Tuesday, 24 January 2017
4E (Washington State Convention Center )
Nicholas Antonio Gasperoni, CAPS/Univ. of Oklahoma, Norman, OK; and X. Wang

A nationwide “Network of Networks” initiative identified the increasing need for mesoscale coverage of observations to continue advancement towards accurate convective-scale resolution forecasts. As part of this effort, a research testbed known as the Dallas – Fort Worth (DFW) Urban Testbed has been created to experiment with many kinds of observations from both government and private sector providers that could be used in a data assimilation system. The goal is to identify observational systems that are most impactful on forecasts. Many observation systems have been implemented for the DFW testbed, including X-band radars from the Center for Collaborative Sensing of the Atmosphere (CASA), Earth Networks Weather Bug surface stations, surface stations from the Citizen Weather Observer Program (CWOP), observations from Global Science and Technology (GST) trucks, SODARs, and Earth Networks radiometers. These “non-conventional” observations are combined with operational data from METARs, mesonet, aircraft, rawindsondes, profilers, and operational radars to form the testbed network. 

In this study, the GSI-based EnKF data assimilation system is used together with the WRF-ARW core model to examine the impacts of observations assimilated for the 3 April 2014 case. On that day, two rounds of supercells initiate in Wise County, Texas, within the NW portion of the testbed domain along a NE-SW oriented dryline. The storms advance ENE within the northern part of the testbed domain, producing large hail and a few tornadoes. Data denial experiments are conducted testing the impact of high-frequency (5-min) assimilation of nonconventional data on the timing and location of the initiation of these supercells, as well as their development as they progress through the testbed domain.
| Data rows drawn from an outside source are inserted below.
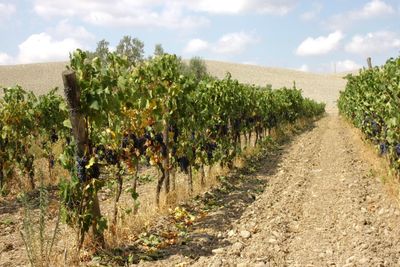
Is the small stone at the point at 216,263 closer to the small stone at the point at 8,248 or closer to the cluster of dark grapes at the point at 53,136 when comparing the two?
the small stone at the point at 8,248

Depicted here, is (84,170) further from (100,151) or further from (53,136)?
(53,136)

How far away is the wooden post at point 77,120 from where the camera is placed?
4812 mm

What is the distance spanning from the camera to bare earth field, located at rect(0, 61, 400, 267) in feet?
16.3

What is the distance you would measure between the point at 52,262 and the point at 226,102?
24.9 ft

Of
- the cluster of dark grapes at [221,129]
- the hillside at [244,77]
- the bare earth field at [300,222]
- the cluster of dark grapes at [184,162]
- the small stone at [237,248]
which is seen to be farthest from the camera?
the hillside at [244,77]

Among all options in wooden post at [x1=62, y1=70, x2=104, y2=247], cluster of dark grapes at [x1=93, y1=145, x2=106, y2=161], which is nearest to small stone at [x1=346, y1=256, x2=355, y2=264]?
wooden post at [x1=62, y1=70, x2=104, y2=247]

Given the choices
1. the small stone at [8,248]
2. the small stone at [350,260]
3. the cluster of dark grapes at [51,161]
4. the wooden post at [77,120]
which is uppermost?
the wooden post at [77,120]

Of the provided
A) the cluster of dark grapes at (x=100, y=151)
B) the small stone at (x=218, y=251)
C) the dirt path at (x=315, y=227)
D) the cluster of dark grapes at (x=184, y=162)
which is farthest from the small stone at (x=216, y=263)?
the cluster of dark grapes at (x=184, y=162)

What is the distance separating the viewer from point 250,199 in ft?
26.2

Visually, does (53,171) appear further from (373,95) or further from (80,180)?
(373,95)

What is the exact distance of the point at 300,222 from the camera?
20.9 ft

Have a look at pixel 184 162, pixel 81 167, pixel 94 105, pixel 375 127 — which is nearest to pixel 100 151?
pixel 81 167

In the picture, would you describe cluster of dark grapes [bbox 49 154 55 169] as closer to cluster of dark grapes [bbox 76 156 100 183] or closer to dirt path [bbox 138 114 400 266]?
dirt path [bbox 138 114 400 266]

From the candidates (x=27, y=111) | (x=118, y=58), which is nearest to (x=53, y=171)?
(x=27, y=111)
Data denial experiments focus in particular on relative impacts of observations from GST transportation fleets as well as amateur surface stations from CWOP and Earth Networks Weather Bug stations. The non-conventional observations offer opportunities to fill in areas where conventional observations are lacking near areas of storm initiation. These observations also provide a higher resolution snapshot along and just ahead of the dryline within the DFW domain. Experiments include the assimilation of radar reflectivity and radial velocity data from the WSR-88D network, as implemented by Johnson et al. (2015) within the GSI-based EnKF system. The purpose of radar assimilation is to capture pre-existing convection in the domain and to deter spurious convective growth.  Results of these data denial experiments will be compared with the Ensemble-based Forecast Sensitivity to Observations (EFSO) metric (Kalnay et al. 2012; Gasperoni and Wang 2015). The EFSO metric is appealing because no adjoint or additional experiments are necessary to evaluate impacts from several different observing platforms.